How much drinking water storage do you have? When did you last replenish/recycle your drinking water storage? Regardless of the claims made by the company that provided the water “preservative” you used in order to secure a shelf-life for your water, it is recommended that you cycle through your water storage and replenish it every 6-12 months.
Notice that I am strictly discussing drinking water storage and not general use water that will not be consumed internally. General water storage can be cycled through at longer intervals if desired.
Naturally, people always wonder why this cycling out is recommended…especially those of us with large quantities stored. (It’s no cheap endeavor.) Here are some reasons why I do it yearly:
- Cycling out my water ensures the integrity of my water. I like to save money everywhere I can, but on matters of sustaining life and ensuring critical functionality in crises I will not scrimp. Over the last few years, I have come across a handful of individuals who thought that their water storage was in perfectly consumable condition only to discover their storage had turned to non-potable quality. Some of the bung seals had cracked due to improper application, a non-secured seal, or poor protection from environmental elements. Another culprit was unauthorized access by a curious household member. This person had opened up the container and closed it, essentially cross-contaminating the water and not informing anyone. Tisk, tisk, tisk.
Use the water you are cycling out to run through your water purifier/filter & drink it, water the garden, wash the car, rinse off garden tools, hydrate & wash the pets, or re-allocate that water as general-use storage and fill a new drinking water storage container to build up your supply!

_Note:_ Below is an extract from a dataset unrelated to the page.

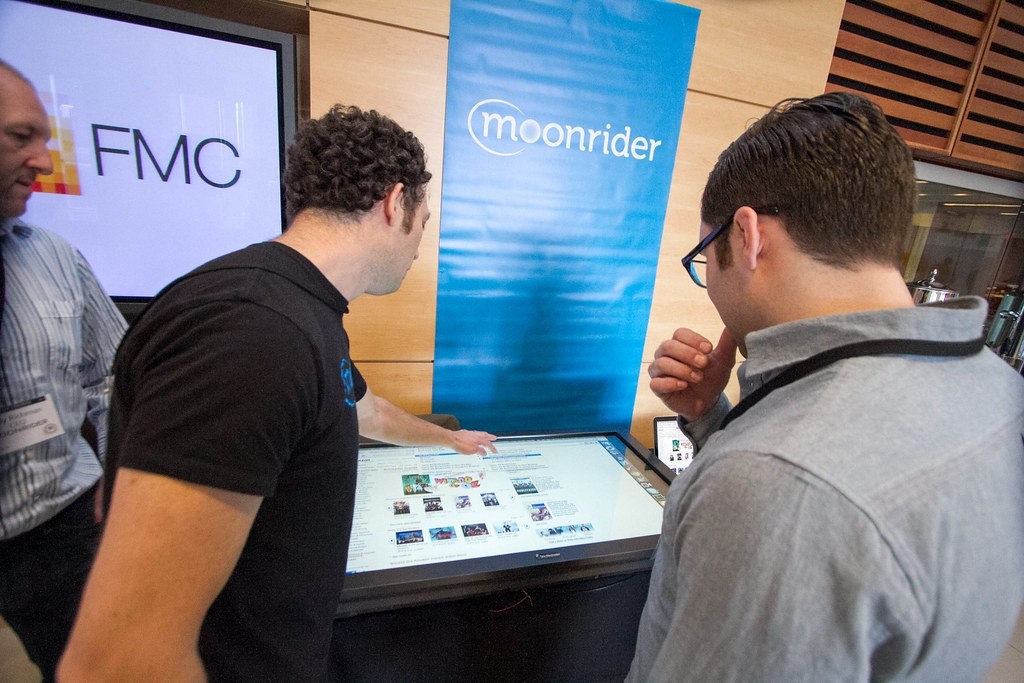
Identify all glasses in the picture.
[681,205,780,289]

- “Take care of your tools & they’ll take care of you.” This is a no-brainer and the primary reason that many of us like to “rough-it” every once in a while. I like spontaneous camp outs in the back yard or somewhere locally to test out gear and ensure its deliverability. This also gives others within my family (or group) a chance to learn, test, and socialize. Most importantly, it has helped me refine gear or methods for future applications. I have discovered gear that I will not purchase again and recommend that others avoid acquiring. I have also discovered products that required more frequent inspection, such as my Coleman grill/stove combo. One of the O-rings had to be replaced and I had not noticed it after I had previously used then stored it. Lesson learned.
- Habits are formed through repeated action. My wife and I have three wonderful children who are eager to see & do almost anything that they observe us doing. Our boy Joshua absolutely loves helping me break-down tools to clean, inspect, and oil them, so do our two daughters. It’s more than neat to then watch them internalize those principles and do the same to their toys and tools. We all enjoy the same excitement when we get together in the kitchen or go pick fruits/vegetables from the yard. Beyond the individual discipline that I need by forming healthy habits, these behaviors become a legacy-mindset to our posterity & like-minded friends. I learn directly from observing others as well. One of the greatest joys of life is the bonding that emerges as individuals participate in collective learning experiences.
Clearly, the reasons for cycling out my drinking water storage are based on principles that extend far beyond that commodity. I approach Self-Reliance with the idea that principles & laws found in nature extend into all aspects of Life. Our challenge is to adapt & apply those guiding lights to the particular project(s) we presently pursue…and then share them.